- [Study text]:
12. Problem pages can change identifiable information but they may not always get this right and potentially you could be identified. For advice programmes on radio and particularly TV you may be easily identifiable if care is not taken to avoid this.

13. Tabloid talk programmes (Maury, Jeremy Kyle etc) may encourage guests to ‘act out’ in ways that may be regretted during and after the programme. Guests may be exposed to stressful, abusive and violent situations, or forced into making choices they don’t feel included in (e.g. ‘choose now to go into therapy or we won’t help you any more’). While aftercare for advice columns and programmes is mostly non-existent and where it does exist it varies in quality and has never been evaluated for effectiveness. Services used within programmes may compound people’s difficulties. For example using lie detectors or ‘interventions’ (where friends or family confront a person to tell them how much of a problem their problems are causing).

14. Some agony aunts are more interested in being famous and/or talking about their own issues than those of their audience.

15. Increasingly advice giving happens via email, online, or through smart phones. If you don’t have access to the right technology you may not be able to ask for the help you need.

16. Problems can be individualized through advice giving. Solutions offered are around the person with a problem either seeking further care or looking to improve themselves. Rather than encouraging audiences to look at wider cultural, structural or social issues that are causing or exacerbating their problems. You may well feel unhappy and a course of counselling might help, but it won’t change much if you are still living in a damp home where you cannot afford food and are struggling with breathing difficulties.

17. Supporters of advice columns argue they challenge or subvert the status quo. In many cases they may maintain it, or worse still present a commercialized and aspirational view of the world where those in crisis are there to be laughed at, pitied, shamed or punished.

18. If you’ve literacy or communication problems reading or contacting advice columns may be particularly difficult.

19. Searching for information or asking for help on taboo topics may be highly risky in some cultures – for example asking for advice about sexuality, or abortion, simply trying to access reproductive health services if you are a young person or unmarried, searching for information about domestic violence, or trying to get help without your husband or in-law’s permission.

- [Given data]:
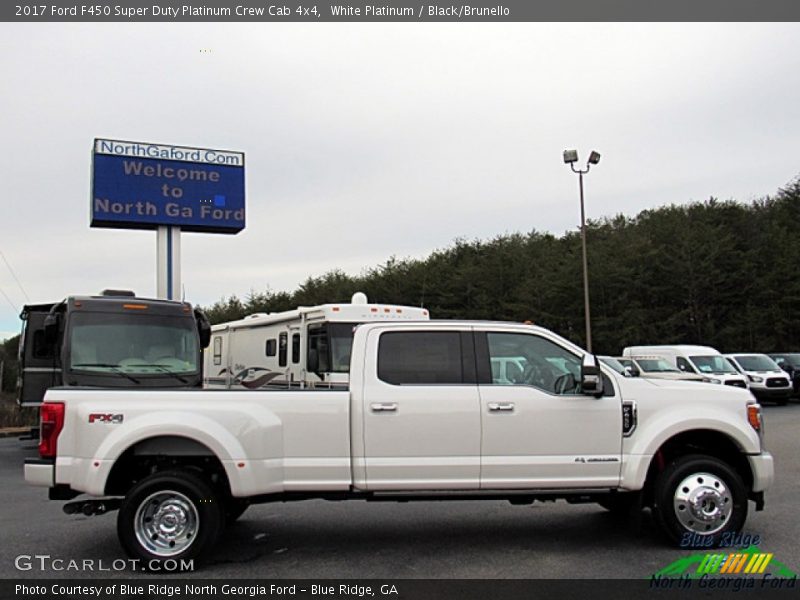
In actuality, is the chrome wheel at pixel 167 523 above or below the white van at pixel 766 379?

- [Exercise aim]: Please continue the numbered list of concerns about advice columns and advice shows, picking up after its last point.

- [Answer to this exercise]:
20. Writing about your experiences or expressing them on radio or TV may leave you feeling more upset or anxious than before you asked for help.

21. You may simply not have the reserves, energy or confidence to act on the advice given. Which in turn may leave you feeling more helpless and hopeless.

22. Although it’s often recommended, particularly when justifying the importance of advice columns, passing your secrets on to someone else doesn’t always make you feel better, nor lead to anything changing in your life.

23. You may feel cheated if the person you ask for help from doesn’t give you the answers you want. And sometimes there are no immediate solutions to problems.

24. Problems are often presented in a narrative of hope and recovery where audiences are expected to ‘get better’ or ‘change’. But where no notice is given to how difficult this may be, and how other social, cultural and historical factors may prevent this. For example the person upset about being single is expected to try harder and transform themselves into dating material. The alcoholic or drug user is expected to want to stop using immediately and get sober. The person in an abusive relationship is expected to recognize abuse and to leave, quickly. Where people resist or find this hard they are seen as being difficult, weak or unwilling to want to help themselves. And therefore completely to blame for their situation.

25. If your situation is not represented in advice giving (because it often doesn’t deal in diversity) you may feel more alienated and afraid.